**Task brief**
Please carry on the post about writers as foxes and hedgehogs, picking up right after its last sentence.

**Provided text**
----------
Category Archives: Writing Awards

Are You a Fox or a Hedgehog?

There’s an interesting article over at the Guardian book pages from their literary critic, Robert McCrum, about the different types of writers that tend to get considered for literary awards. He draws from Isaiah Berlin’s famous essay, The Fox and The Hedgehog, as a way of classifying the types. (You can download the essay by clicking here), and read more about Berlin in this article in The Independent.

In fiction, Berlin’s famous distinction between hedgehogs and foxes, drawn from the pithy fragment attributed to the classical poet Archilochus (“The fox knows many things, but the hedgehog knows one big thing”) remains influential. Hedgehogs, in Berlin’s celebrated essay, see the world through the lens of one big, defining idea. They include Plato, Dante, Proust and Nietzsche. Foxes, who scour the landscape, drawing on a wide variety of experience and are indefatigably averse to a single explanatory idea, include Aristotle, Shakespeare, Goethe, James Joyce and, dare I say, Salman Rushdie.
----------
**Provided data**
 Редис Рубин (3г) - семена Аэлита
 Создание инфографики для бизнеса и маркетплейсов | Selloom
----------
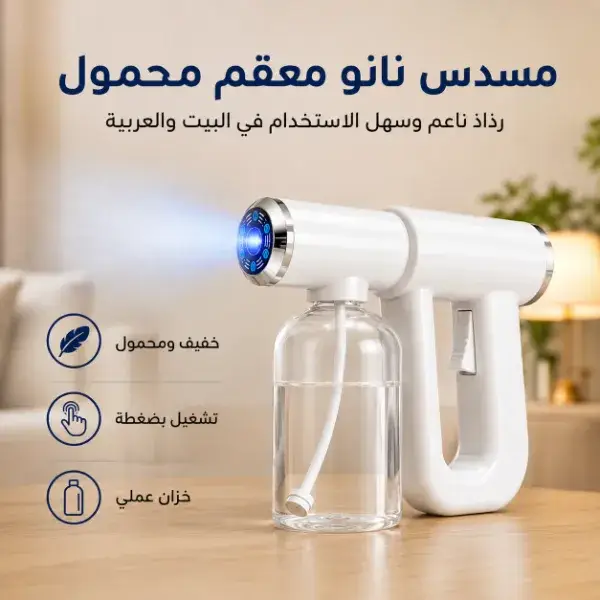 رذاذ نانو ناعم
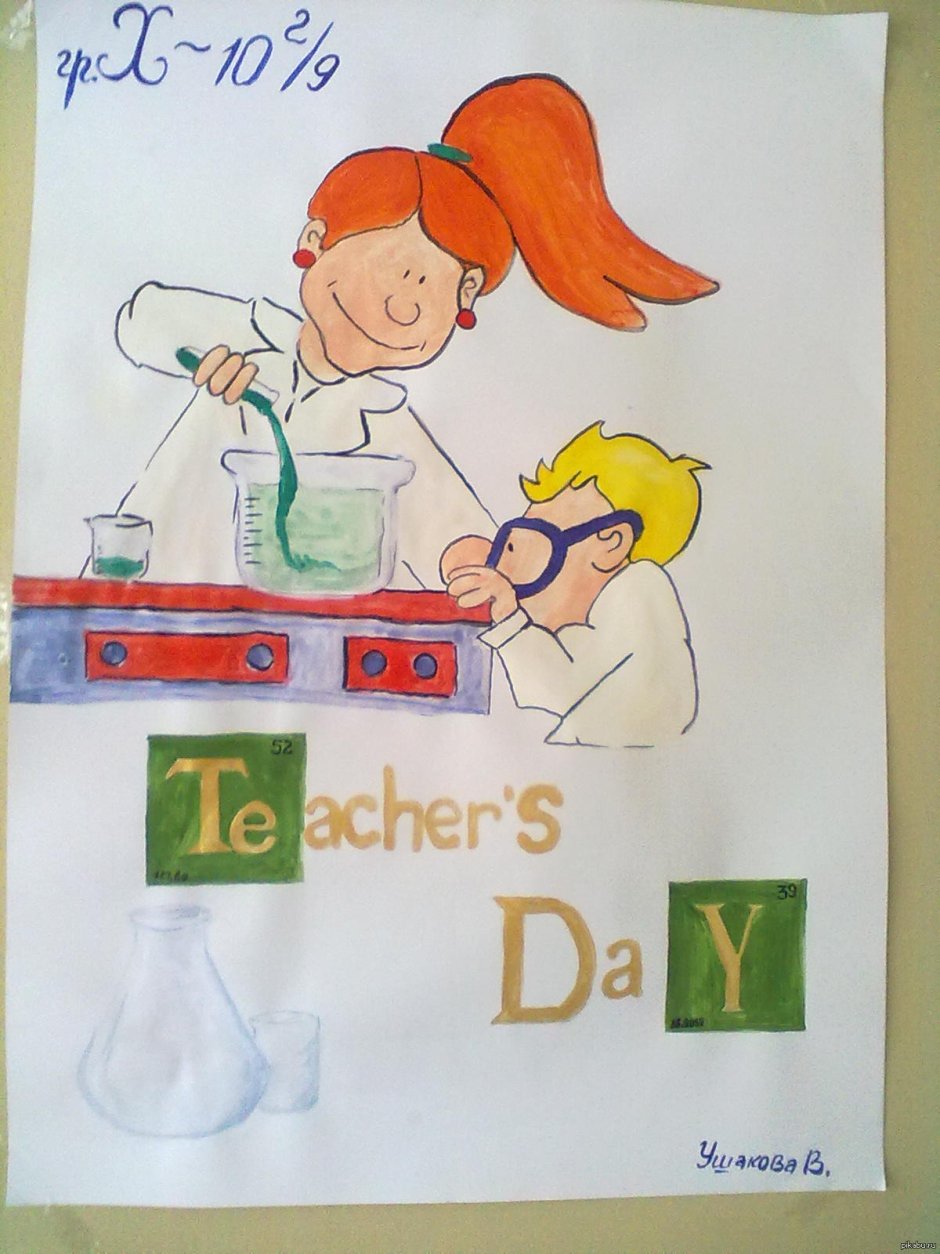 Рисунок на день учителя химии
----------
**Response**
McCrum doesn’t stop there, though. He also contrasts “history course novels” (such as those produced by Pat Barker and Ian McEwen) and the kind of “English course novels” that Martin Amis and Lorrie Moore write. Then, in nonfiction, there are the “mores” and the “differents.”

Mores are writers who, as the label implies, are immensely gifted and vastly superior to their fellows, but are conventional in their vision. Classic mores include Thomas The World Is Flat Friedman and Niall The Pity of War Ferguson. Your different, who might be a hedgehog or a fox, is a mould-smashing one-off, usually an original, and probably quite undisciplined, writer. Differents include Dostoevsky, Oliver Sacks, Naomi Klein, Kurt Vonnegut, George Orwell and Atul Gawande. As readers, we may be better satisfied, in the short term, by the mores, but it’s the differents we remember, and who will probably have the lasting influence.

McCrum’s argument is that “foxes” and “mores” win more prizes than “hedgehogs” and “differents.” It would take more of an in depth survey than I am prepared to carry out to prove him right, but I can certainly get on board with the idea that we live in a fox’n’more orientated society, and it’s these writers who seem to earn the most money. We demand versatility from our writers, and breadth of knowledge. It ain’t easy being different!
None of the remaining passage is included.